Now, the work force is one thing. Adults have jobs they can handle it. The school systems making students attend a full week this week should be ASHAMED. I know different school systems across the country are operating on different calendars but New York City Dept of Ed has a full Monday to Friday schedule this week. 

That means across this (sometimes) great city, kids are forced to sit at their desks from 8am- 3pm on all days including December 23rd. In what world is this fair, or productive? We all know nothing gets done Christmas week especially in grade school. Teachers close up the textbooks, put away the lesson plans and roll out the DVD's. Geometry takes a back seat to Frosty the Snowman. Tests are gone, and paper snowflakes are made until you are blue in the face. 

The teachers in grade school talk to you like an idiot and make it seem like they are doing you a favor and this is a "special treat" as long as you keep your voice down, meanwhile the principal has been in on this "week off" since they set the calendar the year before. They know it's a joke week and if it was up to them they would give their staff off, but they answer to the city so they shut up, show up and mail it in. Nowhere on the calendar does it say what kind of schoolwork needs to be done, just that you have to be there. 

In high school, the teachers are a little more up front with the plans. I had one flat out say, "I went out with my friends last night, and I'm going out again tonight. There's no lesson plan just sit and talk quietly for 45 mins without any problems and let's all get the hell out of here." in the middle of the week. There's usually some kind of mass if you got to a catholic school or pageant or assembly if you go to a public school which they know is just a way to waste 45 minutes to an hour of the pointless day of the pointless week. Everyone there talks the same way, "This is a total waste of time." 

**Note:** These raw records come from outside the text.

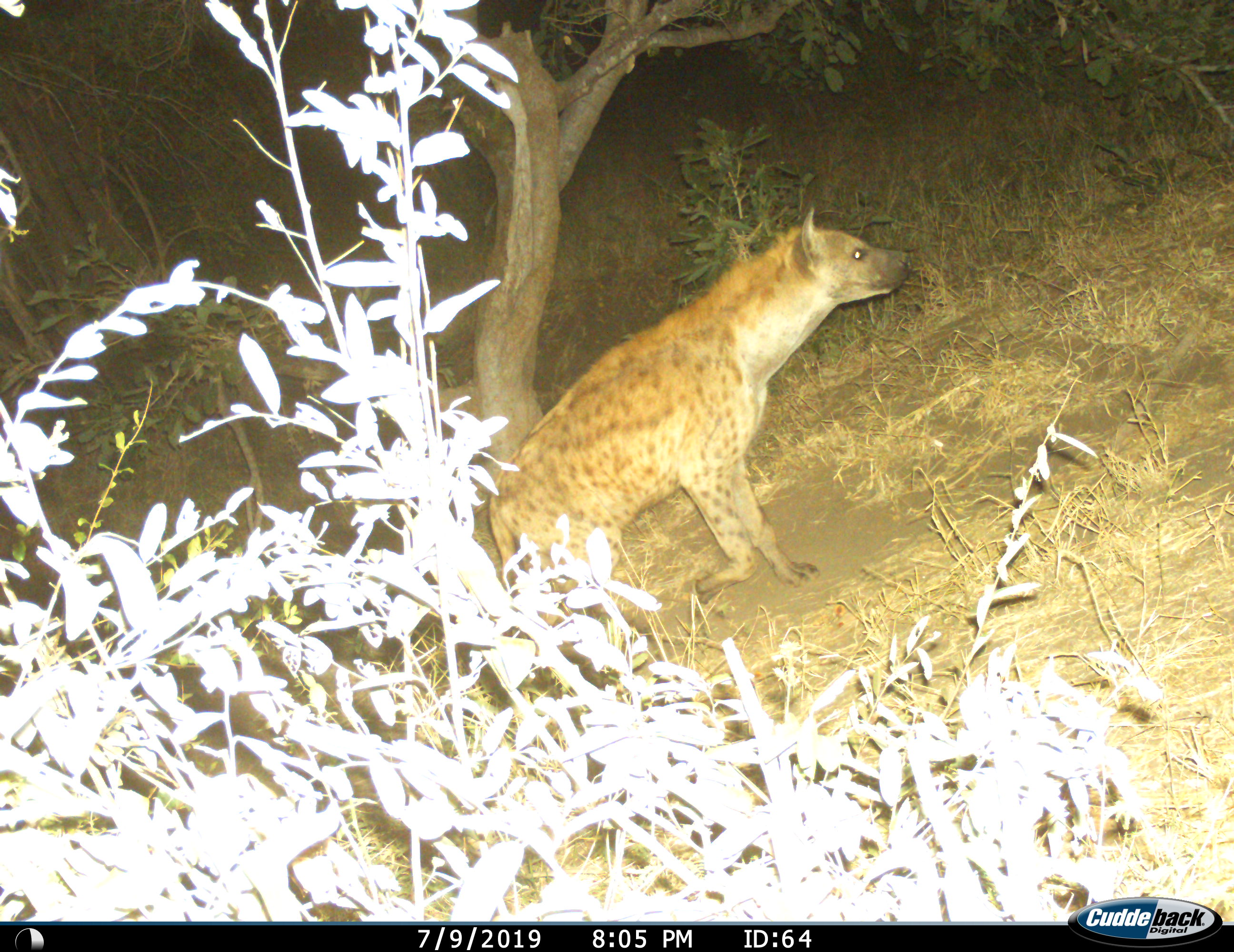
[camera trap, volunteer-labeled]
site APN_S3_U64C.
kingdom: Animalia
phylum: Chordata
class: Mammalia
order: Carnivora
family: Hyaenidae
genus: Crocuta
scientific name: Crocuta crocuta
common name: spotted hyena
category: hyenaspotted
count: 1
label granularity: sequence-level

Which brings me to my conclusion / summary that while the schools that have to answer to city organizations are somewhat in the clear for making students go all week. Their hands are essentially tied. They can't just give days off when they report up to bigger figures. It's how shit goes. Now, those schedule makers in the city need to have their heads examined if they think anything productive has ever been accomplished in academia the week of Christmas week. 

However, the schools that set their own calendar (ie- pick the days they are in operation) should be disbanded and face fines if they willingly send students and staff into the building for full days Monday to Friday, including the last just 2 days before Christmas. Absolute lunacy, and if you know of these schools or work at or attend one of them you should rethink everything because they have no brains. 

Lastly, you are probably asking what I would do in cases like this year? Well January 3rd return sadly is kind of just how it is, it's sucks ass but thats how it goes. At least you got Monday off, that's how the cookie crumbles. 

Regarding Christmas week I would go half day Wednesday (with the morning session dedicated entirely to class parties or a school assembly) and then done for the week in an ideal world. In a school where you really want to be sticklers, half day Thursday but even that's nuts. Let the kids go home, let the staff go home. Deep clean the building and go enjoy yourselves. It's Christmas for God's sake.